--- Supplied entries Enclosed Below ---

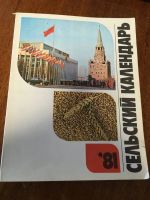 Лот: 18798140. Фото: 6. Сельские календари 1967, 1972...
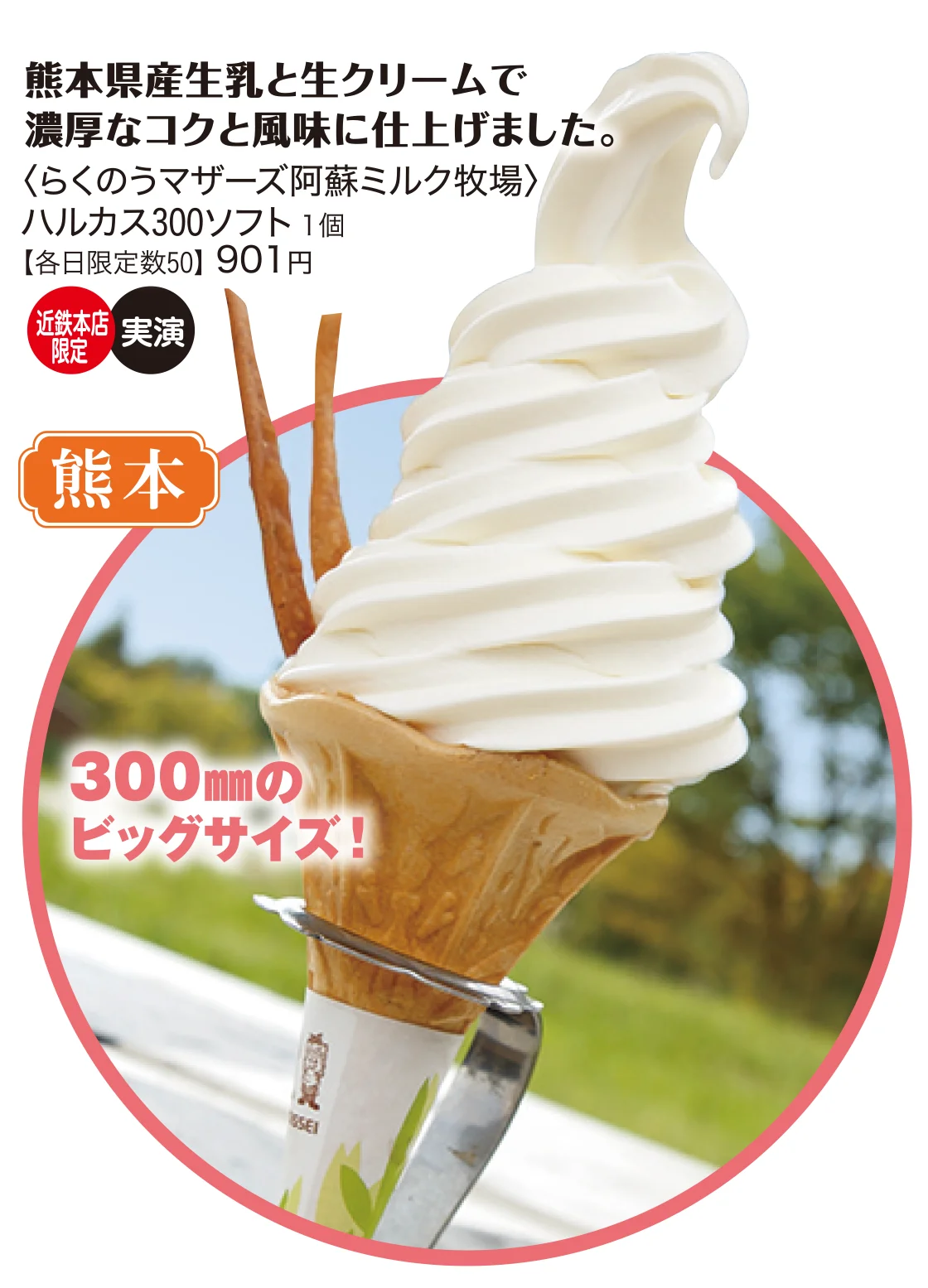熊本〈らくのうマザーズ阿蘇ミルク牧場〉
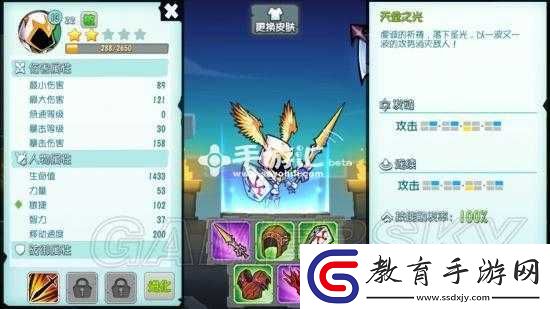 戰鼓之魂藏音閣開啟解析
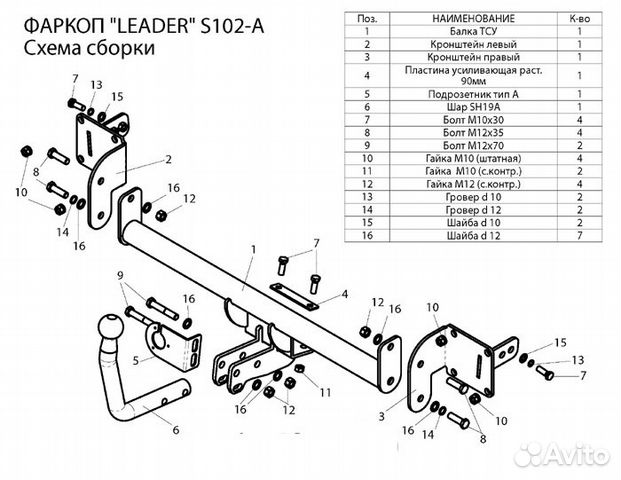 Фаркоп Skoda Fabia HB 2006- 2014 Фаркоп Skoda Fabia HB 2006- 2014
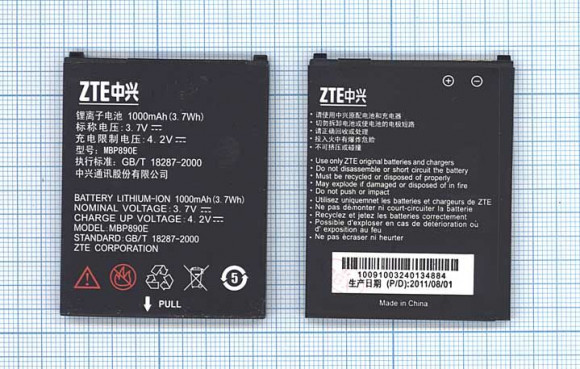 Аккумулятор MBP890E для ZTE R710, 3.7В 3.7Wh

--- End of Enclosed Supplied entries ---
--- Supplied entries Enclosed Below ---

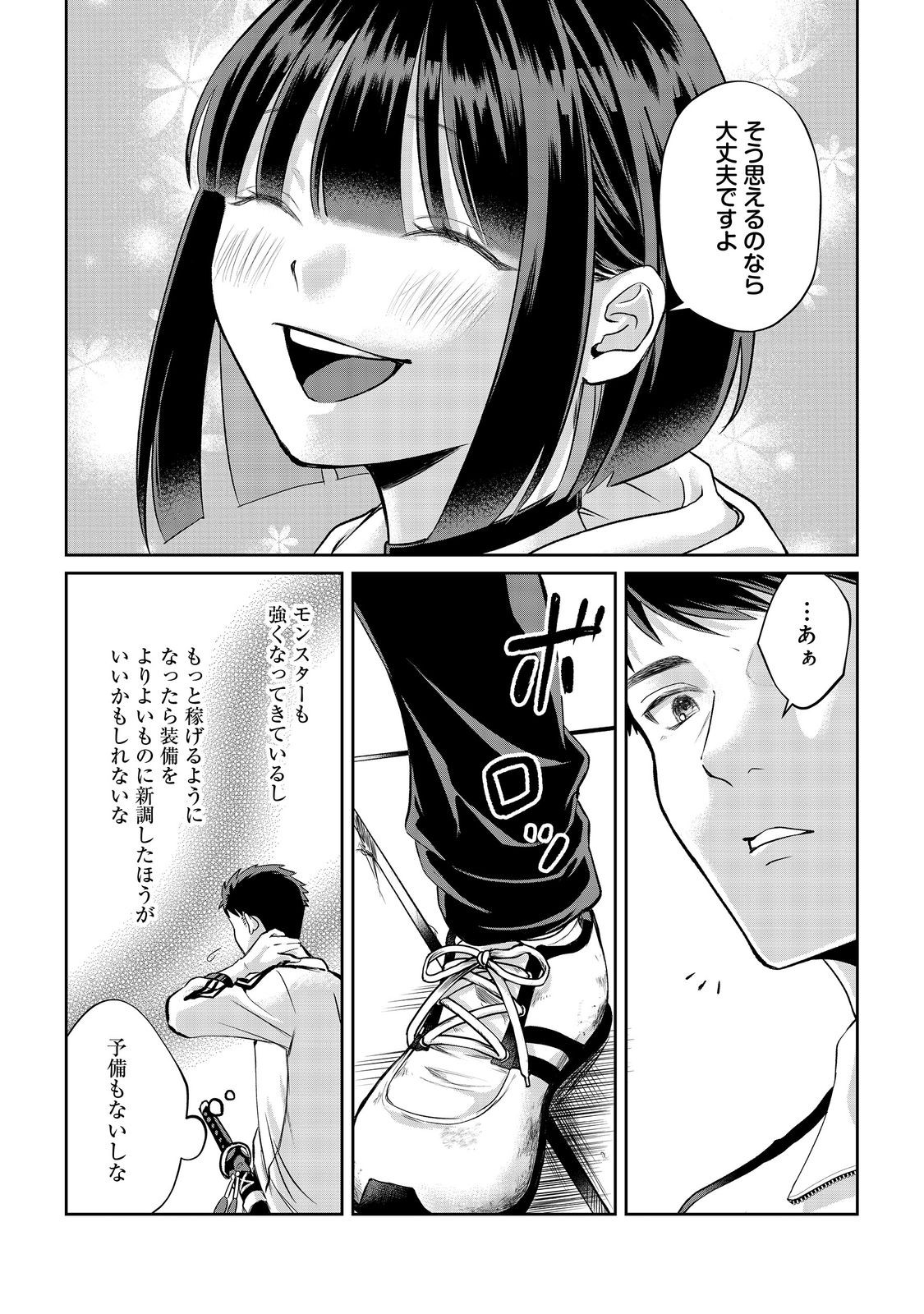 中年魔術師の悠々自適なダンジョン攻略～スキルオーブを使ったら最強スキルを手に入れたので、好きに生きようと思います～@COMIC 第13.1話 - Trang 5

--- End of Enclosed Supplied entries ---
--- Supplied entries Enclosed Below ---

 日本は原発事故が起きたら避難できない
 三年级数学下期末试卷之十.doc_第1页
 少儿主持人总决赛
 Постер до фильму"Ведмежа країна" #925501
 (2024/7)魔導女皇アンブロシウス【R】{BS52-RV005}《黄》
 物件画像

--- End of Enclosed Supplied entries ---

* What you have to do
Take the material above from the line containing "Фаркоп Skoda Fabia HB 2006- 2014 Фаркоп" up to and including the line containing "Аккумулятор MBP890E для ZTE R710, 3.7В 3.7Wh" and retype it exactly, without any pictures.

* Response below
 Фаркоп Skoda Fabia HB 2006- 2014 Фаркоп Skoda Fabia HB 2006- 2014
 Аккумулятор MBP890E для ZTE R710, 3.7В 3.7Wh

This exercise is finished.